Let's say you have a standard normal distribution, and you are sampling from this $N$ times. How many samples will it take before the maximum observed value will be at least 3 (or in general some value $K$)?
To solve this problem I considered the CDF of the normal distribution for when $x >= 3 $. This gives that the probability of finding a value of $x >= 3$ in one sample is $0.0013499$. Since we know all our samples are independent of each other, the answer would appear to be the mean of the geometric distribution that results with $p=0.0013499$, which is $740.97$.

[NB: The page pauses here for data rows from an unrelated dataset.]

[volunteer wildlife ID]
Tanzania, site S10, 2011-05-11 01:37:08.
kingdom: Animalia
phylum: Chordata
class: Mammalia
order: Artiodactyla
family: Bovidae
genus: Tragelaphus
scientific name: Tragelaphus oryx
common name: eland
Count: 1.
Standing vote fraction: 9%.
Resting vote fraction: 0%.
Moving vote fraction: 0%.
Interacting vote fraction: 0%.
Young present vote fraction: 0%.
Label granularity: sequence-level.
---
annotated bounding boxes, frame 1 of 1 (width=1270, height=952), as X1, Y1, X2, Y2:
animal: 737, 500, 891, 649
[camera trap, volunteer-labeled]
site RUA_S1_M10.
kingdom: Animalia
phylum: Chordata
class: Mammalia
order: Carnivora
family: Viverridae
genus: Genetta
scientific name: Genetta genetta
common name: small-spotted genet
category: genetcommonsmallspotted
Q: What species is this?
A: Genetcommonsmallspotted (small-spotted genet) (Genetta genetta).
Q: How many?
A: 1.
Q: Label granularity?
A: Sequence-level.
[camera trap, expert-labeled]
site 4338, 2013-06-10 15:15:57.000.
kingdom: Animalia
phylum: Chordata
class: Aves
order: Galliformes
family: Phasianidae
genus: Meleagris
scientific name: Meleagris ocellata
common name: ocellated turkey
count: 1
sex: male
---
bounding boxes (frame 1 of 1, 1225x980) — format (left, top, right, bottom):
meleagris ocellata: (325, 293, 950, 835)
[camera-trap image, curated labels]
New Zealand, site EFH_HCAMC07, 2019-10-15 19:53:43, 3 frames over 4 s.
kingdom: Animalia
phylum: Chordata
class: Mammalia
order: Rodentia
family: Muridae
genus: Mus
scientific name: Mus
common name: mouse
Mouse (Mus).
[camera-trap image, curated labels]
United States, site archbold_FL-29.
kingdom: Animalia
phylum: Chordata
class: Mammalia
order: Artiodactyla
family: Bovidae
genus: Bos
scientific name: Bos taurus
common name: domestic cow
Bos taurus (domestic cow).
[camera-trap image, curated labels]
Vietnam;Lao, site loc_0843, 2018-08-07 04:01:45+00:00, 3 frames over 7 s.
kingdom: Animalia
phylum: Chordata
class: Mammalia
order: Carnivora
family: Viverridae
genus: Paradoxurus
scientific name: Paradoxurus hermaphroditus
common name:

However, by simulating a large number of trials I found that the true answer is around 444 trials. (Here's the mathematica code to show this Table[Table[RandomVariate[NormalDistribution[]], {x, 1, 444}] //
Max, {k, 1, 1000}] // Mean
This can also be verified mathematically by solving the reverse problem: the expected sample maximum from $N$ trials. Note that $[Pr(x <= K)]^{444}$ — the probability that the results from all 444 trials are less than k — constitutes a CDF for all 444 trials. From this the corresponding PDF (albeit in terms of Erf function) can be found by differentiating, and finding the expected value of this PDF (or letting mathematica approximate the integral numerically) indeed gives that 444 trials is sufficient to have an expected sample maximum of 3.
So why did my attempt to solve the problem overshoot the answer?
If I read your post correctly (but beware that I checked none of the numerical values involved), you are successively solving two different problems.
In both cases, one is given a sequence $(X_n)_{n\geqslant1}$ i.i.d. standard normal and one considers its running maximum defined for every $n\geqslant1$ as $M_n=\max\{X_k\mid1\leqslant k\leqslant n\}$.
Approach "741": Let $\theta_3=E(T_3)$ where $T_3=\inf\{n\geqslant1\mid X_n\geqslant3\}$, then $\theta_3=P(X_1\geqslant3)^{-1}$ and you say that $\theta_3\approx741$.
Approach "444": Let $\mu_3=\inf\{n\geqslant1\mid E(M_n)\geqslant3\}$, then you say that $\mu_3\approx444$.
Since $T_3$ is also $T_3=\inf\{n\geqslant1\mid M_n\geqslant3\}$, one is considering either $$E(\inf\{n\geqslant1\mid M_n\geqslant3\})$$ or $$\inf\{n\geqslant1\mid E(M_n)\geqslant3\}$$ which need not coincide.